## What you will do
Please list every line in the items below that contains the word "window".

## Dataset extract
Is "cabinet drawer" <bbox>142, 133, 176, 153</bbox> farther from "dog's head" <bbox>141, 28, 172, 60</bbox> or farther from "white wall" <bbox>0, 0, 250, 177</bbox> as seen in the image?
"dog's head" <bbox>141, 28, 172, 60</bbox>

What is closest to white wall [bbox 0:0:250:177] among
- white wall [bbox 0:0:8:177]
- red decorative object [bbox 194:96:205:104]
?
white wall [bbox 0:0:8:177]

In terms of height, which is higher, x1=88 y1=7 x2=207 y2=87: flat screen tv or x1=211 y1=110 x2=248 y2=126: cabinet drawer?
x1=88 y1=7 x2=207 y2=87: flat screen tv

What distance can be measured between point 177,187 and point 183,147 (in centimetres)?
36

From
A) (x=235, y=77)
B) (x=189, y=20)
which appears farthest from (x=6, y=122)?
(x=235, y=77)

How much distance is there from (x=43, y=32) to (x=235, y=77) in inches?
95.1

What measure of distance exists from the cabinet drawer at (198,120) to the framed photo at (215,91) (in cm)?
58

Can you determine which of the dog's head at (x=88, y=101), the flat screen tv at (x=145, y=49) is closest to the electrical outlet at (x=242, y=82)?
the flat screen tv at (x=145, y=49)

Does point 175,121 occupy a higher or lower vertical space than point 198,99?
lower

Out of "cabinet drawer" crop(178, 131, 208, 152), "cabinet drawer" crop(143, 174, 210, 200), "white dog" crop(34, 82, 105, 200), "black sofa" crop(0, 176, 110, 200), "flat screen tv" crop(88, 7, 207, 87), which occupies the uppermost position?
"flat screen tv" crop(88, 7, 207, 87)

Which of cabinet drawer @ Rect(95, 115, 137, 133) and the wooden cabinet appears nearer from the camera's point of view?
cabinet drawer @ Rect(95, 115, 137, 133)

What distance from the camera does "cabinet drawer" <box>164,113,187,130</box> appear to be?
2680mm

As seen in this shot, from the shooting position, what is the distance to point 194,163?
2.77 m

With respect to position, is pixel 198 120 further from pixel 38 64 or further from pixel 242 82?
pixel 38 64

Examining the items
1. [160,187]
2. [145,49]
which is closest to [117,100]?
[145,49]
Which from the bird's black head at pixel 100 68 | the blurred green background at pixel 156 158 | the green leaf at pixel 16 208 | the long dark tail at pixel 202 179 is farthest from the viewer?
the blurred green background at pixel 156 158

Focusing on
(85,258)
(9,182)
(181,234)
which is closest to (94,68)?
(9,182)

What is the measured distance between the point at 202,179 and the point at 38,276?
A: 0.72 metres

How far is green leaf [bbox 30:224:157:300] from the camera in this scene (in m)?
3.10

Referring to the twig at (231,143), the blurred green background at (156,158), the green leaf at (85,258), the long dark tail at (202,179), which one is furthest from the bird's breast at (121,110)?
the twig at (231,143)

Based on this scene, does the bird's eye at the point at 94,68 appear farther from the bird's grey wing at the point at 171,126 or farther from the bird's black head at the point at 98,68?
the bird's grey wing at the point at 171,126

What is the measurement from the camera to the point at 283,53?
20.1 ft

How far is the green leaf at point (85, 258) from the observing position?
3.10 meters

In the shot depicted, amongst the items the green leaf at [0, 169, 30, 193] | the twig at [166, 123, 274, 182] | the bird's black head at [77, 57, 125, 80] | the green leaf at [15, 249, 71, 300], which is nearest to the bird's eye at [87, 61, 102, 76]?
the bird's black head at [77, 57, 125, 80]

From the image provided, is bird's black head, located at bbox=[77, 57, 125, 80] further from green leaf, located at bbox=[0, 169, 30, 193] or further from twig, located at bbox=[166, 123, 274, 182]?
==
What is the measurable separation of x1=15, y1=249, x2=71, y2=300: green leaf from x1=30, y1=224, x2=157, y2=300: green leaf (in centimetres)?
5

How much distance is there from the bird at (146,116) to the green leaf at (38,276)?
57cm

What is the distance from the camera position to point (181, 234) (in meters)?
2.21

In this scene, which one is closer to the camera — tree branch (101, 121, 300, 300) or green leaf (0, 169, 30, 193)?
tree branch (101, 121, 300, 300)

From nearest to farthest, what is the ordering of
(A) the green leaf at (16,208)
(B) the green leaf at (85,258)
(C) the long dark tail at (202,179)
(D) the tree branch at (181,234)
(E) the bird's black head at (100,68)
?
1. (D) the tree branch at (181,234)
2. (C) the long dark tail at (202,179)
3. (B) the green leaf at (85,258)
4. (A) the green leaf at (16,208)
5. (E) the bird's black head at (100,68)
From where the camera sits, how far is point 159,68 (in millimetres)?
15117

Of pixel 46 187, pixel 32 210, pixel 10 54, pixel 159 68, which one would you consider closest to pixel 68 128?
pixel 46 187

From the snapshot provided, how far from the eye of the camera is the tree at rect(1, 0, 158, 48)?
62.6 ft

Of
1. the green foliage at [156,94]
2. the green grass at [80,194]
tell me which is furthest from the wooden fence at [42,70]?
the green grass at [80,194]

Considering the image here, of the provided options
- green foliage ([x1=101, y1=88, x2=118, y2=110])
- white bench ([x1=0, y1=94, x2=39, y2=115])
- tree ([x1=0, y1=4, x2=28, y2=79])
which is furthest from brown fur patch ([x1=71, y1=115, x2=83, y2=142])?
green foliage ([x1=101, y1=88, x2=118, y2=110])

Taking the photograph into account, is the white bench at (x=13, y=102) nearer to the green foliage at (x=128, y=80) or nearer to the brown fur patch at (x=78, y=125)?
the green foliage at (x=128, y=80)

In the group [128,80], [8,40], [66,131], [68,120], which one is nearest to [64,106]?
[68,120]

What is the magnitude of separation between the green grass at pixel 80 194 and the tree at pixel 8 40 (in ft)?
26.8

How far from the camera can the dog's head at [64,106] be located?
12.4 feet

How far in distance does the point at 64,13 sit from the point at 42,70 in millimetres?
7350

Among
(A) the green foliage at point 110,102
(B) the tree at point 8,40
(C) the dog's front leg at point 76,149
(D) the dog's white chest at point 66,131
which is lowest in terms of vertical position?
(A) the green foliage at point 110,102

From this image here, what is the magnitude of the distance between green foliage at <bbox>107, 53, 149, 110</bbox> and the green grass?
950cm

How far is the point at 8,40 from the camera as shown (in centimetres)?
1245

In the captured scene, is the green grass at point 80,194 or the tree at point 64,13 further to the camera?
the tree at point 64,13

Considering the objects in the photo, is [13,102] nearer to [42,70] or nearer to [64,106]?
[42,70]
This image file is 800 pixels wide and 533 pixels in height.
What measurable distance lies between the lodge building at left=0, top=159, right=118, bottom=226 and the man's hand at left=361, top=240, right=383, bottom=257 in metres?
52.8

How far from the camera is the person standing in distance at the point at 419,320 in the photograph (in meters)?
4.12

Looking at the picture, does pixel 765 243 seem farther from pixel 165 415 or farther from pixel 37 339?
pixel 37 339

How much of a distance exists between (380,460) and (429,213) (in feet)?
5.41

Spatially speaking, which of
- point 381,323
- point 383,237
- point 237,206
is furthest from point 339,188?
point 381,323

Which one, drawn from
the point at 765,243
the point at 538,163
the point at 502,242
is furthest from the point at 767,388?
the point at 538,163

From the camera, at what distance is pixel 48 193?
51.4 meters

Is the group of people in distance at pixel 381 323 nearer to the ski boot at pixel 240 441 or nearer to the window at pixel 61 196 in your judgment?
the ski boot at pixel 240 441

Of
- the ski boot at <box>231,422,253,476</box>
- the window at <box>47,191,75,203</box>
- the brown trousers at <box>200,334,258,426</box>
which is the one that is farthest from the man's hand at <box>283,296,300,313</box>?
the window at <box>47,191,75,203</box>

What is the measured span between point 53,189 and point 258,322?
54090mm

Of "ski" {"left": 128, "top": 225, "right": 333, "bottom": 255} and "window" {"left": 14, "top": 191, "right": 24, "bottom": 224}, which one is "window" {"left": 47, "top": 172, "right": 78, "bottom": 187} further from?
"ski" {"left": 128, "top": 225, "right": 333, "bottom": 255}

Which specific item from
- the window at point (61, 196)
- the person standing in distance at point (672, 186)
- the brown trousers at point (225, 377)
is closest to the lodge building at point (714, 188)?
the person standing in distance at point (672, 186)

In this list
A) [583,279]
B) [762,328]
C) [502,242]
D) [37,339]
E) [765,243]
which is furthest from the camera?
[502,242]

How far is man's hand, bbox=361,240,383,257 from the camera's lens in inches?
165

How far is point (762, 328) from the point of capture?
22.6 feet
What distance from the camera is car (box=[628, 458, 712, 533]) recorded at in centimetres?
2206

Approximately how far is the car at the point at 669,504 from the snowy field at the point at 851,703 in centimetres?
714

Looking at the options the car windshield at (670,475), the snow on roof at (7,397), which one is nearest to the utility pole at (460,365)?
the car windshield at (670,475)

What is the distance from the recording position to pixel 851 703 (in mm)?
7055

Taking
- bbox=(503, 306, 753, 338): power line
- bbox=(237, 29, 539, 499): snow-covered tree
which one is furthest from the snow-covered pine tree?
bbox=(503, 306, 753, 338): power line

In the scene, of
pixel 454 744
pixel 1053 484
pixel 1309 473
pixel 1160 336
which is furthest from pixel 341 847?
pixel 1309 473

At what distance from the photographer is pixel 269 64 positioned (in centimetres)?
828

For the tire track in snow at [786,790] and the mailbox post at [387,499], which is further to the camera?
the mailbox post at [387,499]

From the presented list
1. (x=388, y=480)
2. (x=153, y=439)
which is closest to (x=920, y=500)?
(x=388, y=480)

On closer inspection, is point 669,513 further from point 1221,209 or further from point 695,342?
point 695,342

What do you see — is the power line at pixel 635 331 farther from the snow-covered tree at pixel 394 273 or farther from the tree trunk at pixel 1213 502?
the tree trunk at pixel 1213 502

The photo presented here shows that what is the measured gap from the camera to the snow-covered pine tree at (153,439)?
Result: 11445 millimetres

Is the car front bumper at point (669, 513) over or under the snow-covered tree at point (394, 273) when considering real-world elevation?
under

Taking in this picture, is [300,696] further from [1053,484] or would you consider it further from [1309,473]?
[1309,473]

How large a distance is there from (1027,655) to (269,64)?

## The reply
Is the group of people in distance at pixel 381 323 nearer to the ski boot at pixel 240 441 or nearer to the window at pixel 61 196 in your judgment?
- the window at <box>47,191,75,203</box>
the window at <box>47,191,75,203</box>
Of "ski" {"left": 128, "top": 225, "right": 333, "bottom": 255} and "window" {"left": 14, "top": 191, "right": 24, "bottom": 224}, which one is "window" {"left": 47, "top": 172, "right": 78, "bottom": 187} further from?
- the window at point (61, 196)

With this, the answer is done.